● Task to complete: Transcribe the lines exactly, beginning with the one that contains "Considering pixel 531" and ending with the final line of the records. Do not transcribe pictures.

● Records to process:

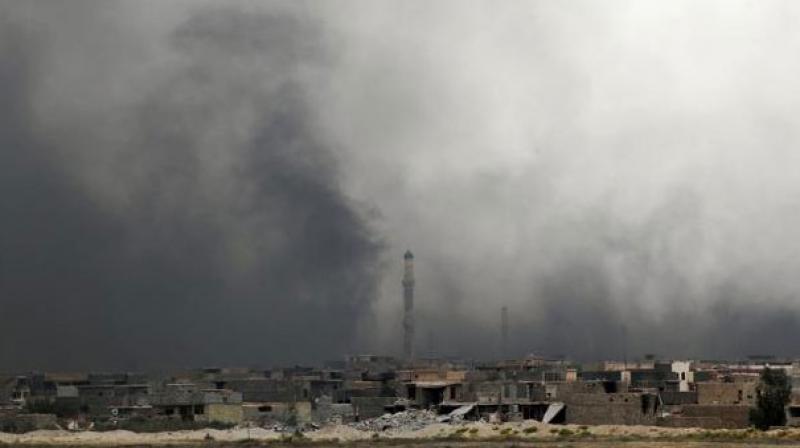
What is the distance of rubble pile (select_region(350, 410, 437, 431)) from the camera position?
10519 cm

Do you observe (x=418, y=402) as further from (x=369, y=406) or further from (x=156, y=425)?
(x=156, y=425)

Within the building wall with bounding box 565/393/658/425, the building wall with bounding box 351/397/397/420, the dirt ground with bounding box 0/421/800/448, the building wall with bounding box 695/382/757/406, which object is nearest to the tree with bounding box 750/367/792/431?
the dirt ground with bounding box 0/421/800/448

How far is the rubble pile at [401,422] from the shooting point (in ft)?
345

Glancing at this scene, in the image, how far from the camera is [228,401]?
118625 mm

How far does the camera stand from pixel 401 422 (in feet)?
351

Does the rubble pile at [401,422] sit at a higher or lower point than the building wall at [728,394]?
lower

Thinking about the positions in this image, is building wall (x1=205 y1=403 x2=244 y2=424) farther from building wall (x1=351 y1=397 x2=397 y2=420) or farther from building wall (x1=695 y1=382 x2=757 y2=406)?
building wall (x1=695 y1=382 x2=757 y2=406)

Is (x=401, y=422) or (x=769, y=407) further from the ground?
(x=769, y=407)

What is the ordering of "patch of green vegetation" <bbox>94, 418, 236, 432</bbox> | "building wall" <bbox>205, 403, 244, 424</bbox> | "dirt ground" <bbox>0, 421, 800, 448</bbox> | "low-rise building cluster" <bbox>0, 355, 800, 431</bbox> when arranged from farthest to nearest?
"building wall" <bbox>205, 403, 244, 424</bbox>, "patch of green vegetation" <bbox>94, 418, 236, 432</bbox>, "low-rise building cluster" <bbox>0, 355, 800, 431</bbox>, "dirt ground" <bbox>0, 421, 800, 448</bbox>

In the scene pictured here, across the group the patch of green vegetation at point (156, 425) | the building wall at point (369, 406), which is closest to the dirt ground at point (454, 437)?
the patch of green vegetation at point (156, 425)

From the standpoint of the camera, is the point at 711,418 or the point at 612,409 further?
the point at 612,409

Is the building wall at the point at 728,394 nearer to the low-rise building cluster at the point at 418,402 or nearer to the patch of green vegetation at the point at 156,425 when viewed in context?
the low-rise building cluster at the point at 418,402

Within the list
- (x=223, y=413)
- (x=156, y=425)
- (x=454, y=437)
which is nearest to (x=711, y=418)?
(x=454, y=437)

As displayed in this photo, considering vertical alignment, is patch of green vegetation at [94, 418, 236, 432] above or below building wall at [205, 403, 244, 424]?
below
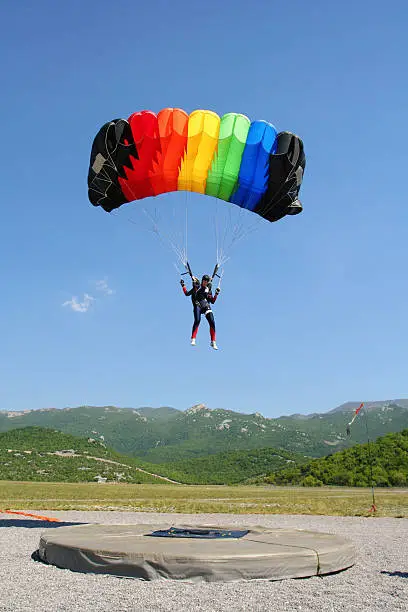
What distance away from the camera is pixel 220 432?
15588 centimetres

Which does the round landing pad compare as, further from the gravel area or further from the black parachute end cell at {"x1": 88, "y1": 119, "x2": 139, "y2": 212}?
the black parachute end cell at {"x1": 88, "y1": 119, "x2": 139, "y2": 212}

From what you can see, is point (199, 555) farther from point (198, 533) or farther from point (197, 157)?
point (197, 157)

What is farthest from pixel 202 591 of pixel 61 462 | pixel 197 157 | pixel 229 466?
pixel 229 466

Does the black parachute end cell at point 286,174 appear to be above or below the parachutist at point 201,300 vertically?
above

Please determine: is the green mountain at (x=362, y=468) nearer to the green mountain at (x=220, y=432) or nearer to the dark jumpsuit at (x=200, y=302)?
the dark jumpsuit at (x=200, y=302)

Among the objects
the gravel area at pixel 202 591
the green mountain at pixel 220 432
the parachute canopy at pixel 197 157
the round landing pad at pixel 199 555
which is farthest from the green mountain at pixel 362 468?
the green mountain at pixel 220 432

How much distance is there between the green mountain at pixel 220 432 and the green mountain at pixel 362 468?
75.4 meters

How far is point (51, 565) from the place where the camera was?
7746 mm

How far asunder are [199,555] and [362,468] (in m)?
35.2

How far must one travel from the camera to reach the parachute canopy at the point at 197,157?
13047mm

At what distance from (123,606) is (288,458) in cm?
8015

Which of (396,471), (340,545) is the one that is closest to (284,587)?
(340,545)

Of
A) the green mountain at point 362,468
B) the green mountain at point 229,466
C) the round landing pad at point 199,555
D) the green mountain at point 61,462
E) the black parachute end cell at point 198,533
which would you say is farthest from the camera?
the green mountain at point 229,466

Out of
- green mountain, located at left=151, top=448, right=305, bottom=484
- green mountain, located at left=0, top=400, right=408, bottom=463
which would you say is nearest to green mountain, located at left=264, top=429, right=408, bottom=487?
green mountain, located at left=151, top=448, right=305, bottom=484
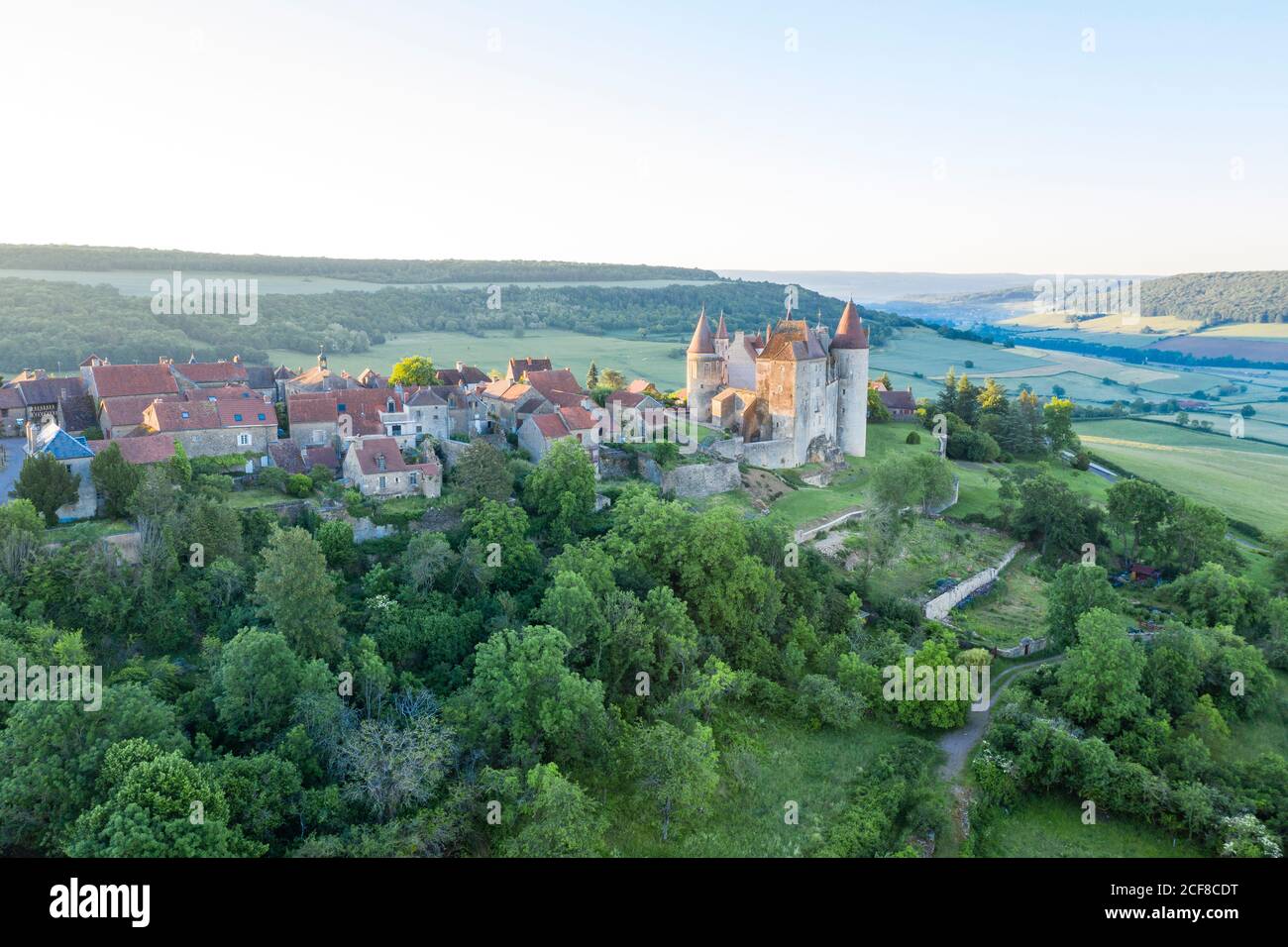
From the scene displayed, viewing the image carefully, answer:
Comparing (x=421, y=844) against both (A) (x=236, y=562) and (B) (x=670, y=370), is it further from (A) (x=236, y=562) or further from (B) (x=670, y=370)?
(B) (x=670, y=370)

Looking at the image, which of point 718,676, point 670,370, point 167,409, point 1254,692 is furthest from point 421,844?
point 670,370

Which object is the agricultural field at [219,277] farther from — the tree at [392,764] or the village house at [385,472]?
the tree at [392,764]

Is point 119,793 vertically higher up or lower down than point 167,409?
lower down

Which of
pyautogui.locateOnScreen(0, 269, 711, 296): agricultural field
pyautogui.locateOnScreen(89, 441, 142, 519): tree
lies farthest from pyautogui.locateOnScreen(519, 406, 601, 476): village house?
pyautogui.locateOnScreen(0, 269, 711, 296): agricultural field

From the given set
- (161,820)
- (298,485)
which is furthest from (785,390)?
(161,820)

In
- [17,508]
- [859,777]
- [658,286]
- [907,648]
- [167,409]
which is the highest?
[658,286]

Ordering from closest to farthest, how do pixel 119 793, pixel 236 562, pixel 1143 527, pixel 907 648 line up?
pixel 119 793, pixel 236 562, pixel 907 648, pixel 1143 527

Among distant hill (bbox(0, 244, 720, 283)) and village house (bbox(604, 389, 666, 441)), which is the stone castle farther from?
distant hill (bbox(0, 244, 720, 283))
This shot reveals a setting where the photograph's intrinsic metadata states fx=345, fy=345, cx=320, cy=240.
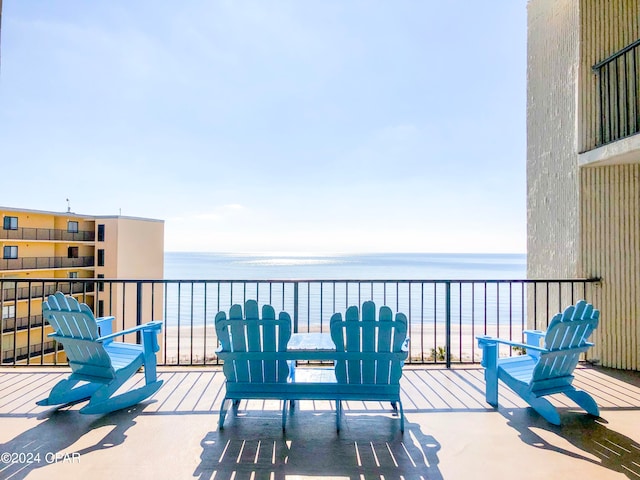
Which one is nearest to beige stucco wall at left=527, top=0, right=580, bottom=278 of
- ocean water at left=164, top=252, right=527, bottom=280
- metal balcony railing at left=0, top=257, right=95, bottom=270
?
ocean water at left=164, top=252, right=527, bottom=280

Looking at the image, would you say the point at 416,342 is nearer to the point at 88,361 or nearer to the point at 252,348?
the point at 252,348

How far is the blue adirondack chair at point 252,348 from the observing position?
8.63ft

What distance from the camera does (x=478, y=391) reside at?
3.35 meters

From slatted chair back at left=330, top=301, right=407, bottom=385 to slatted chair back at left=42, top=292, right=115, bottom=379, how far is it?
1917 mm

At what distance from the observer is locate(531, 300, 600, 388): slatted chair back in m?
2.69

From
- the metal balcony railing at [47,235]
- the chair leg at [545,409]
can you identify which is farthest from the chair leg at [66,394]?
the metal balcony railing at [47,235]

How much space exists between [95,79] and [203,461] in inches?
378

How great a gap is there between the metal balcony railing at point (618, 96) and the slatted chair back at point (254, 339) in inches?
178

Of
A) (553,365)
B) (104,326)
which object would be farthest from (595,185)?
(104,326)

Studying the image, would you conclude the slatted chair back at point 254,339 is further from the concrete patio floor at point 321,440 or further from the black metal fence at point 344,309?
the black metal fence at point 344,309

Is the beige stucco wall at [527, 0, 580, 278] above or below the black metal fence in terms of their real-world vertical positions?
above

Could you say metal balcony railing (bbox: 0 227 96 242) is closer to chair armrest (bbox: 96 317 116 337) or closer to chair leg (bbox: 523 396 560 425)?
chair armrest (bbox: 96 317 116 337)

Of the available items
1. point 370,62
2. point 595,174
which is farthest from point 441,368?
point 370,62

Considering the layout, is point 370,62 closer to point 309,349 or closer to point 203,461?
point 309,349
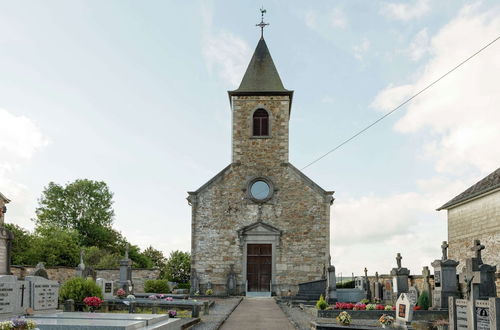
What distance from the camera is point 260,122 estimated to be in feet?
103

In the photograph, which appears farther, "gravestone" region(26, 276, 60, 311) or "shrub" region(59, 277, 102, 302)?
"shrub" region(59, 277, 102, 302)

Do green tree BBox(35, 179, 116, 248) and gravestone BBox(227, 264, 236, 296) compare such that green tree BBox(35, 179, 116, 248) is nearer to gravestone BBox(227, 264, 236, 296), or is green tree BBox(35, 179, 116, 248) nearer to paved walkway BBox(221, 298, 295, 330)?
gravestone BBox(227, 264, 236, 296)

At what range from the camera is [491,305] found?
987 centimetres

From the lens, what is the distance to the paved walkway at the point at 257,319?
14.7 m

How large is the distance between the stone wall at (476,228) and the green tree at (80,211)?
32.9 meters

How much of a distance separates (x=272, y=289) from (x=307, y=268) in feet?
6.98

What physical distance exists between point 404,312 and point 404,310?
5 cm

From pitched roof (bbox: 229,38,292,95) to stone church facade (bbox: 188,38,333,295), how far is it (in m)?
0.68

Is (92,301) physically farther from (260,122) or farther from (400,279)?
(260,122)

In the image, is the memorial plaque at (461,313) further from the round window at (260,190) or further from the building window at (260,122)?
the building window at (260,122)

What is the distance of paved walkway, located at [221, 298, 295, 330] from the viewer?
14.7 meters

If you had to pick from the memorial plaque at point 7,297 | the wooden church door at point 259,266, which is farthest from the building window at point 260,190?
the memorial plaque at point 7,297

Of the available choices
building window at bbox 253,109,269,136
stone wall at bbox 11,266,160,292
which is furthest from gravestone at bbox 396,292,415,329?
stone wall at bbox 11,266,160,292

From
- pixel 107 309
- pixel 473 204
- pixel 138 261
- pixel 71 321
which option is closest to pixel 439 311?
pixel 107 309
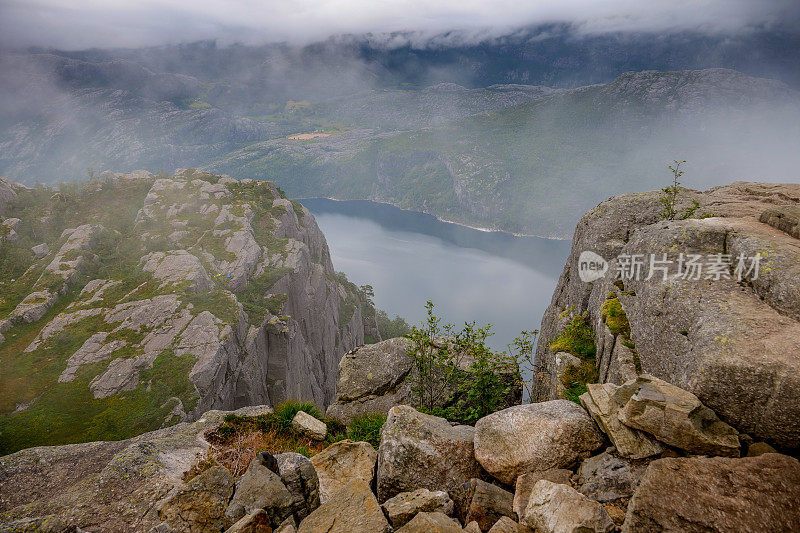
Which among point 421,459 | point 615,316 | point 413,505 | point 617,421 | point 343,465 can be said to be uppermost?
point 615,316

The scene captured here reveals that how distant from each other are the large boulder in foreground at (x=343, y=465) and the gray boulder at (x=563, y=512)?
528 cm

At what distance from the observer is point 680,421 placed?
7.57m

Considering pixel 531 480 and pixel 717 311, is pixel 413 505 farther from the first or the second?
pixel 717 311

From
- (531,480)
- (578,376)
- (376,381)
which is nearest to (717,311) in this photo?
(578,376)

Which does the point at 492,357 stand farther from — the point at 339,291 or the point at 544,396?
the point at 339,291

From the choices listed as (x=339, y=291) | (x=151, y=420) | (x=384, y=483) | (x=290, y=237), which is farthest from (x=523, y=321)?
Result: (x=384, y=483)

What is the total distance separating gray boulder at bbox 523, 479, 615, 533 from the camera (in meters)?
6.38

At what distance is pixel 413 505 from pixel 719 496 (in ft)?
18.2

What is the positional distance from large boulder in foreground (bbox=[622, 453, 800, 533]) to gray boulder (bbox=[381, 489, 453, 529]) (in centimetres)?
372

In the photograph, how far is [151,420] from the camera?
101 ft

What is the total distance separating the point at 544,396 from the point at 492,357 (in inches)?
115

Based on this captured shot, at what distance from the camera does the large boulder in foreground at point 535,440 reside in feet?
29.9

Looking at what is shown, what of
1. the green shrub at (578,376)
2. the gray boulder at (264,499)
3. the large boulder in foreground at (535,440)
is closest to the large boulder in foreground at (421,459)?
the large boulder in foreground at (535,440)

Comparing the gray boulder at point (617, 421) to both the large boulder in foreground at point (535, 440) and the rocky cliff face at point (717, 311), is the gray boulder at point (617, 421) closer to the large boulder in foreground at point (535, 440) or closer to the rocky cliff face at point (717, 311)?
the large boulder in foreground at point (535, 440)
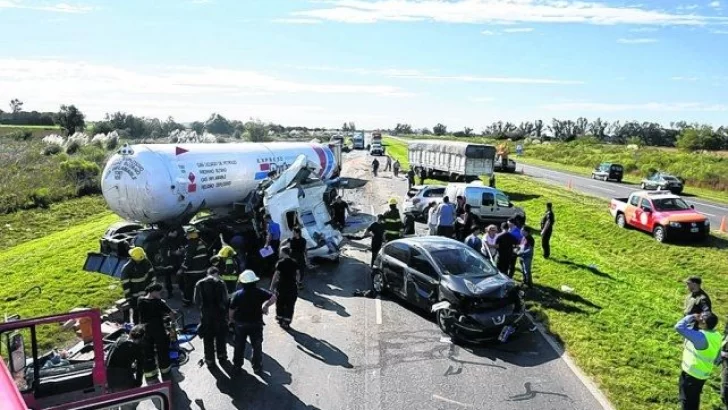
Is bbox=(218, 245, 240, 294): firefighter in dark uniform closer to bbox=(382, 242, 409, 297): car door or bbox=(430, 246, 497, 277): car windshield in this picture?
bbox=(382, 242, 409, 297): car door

● Reply to the task:
Considering pixel 531 480 and pixel 717 311, is pixel 413 505 farther from the first or the second?
pixel 717 311

From
- (531,480)
- (578,376)
- (376,381)
which is nearest to (717,311) in this photo?
(578,376)

Which does the point at 492,357 stand farther from — the point at 339,291 or the point at 544,396?
the point at 339,291

From the choices listed as (x=339, y=291) | (x=151, y=420) | (x=384, y=483) | (x=290, y=237), which is farthest from (x=523, y=321)?
Result: (x=384, y=483)

What is the total distance separating gray boulder at bbox 523, 479, 615, 533 from the camera (in meters)?
6.38

At what distance is pixel 413 505 from pixel 719 496 (in ft)?
18.2

What is the positional distance from large boulder in foreground (bbox=[622, 453, 800, 533]) to gray boulder (bbox=[381, 489, 453, 529]) (in centimetres)?
372

In the photograph, how far is [151,420] from the camera?
101 ft

What is the total distance separating the point at 544,396 from the point at 492,357 (in inches)?
115

Based on this captured shot, at what distance from the camera does the large boulder in foreground at point 535,440 reside in feet?
29.9

Looking at what is shown, what of
1. the green shrub at (578,376)
2. the gray boulder at (264,499)
3. the large boulder in foreground at (535,440)
is closest to the large boulder in foreground at (421,459)?
the large boulder in foreground at (535,440)

Comparing the gray boulder at point (617, 421) to both the large boulder in foreground at point (535, 440) and the rocky cliff face at point (717, 311), is the gray boulder at point (617, 421) closer to the large boulder in foreground at point (535, 440) or closer to the rocky cliff face at point (717, 311)?
the large boulder in foreground at point (535, 440)
Is bbox=(218, 245, 240, 294): firefighter in dark uniform closer to bbox=(382, 242, 409, 297): car door or bbox=(430, 246, 497, 277): car windshield in this picture?
bbox=(382, 242, 409, 297): car door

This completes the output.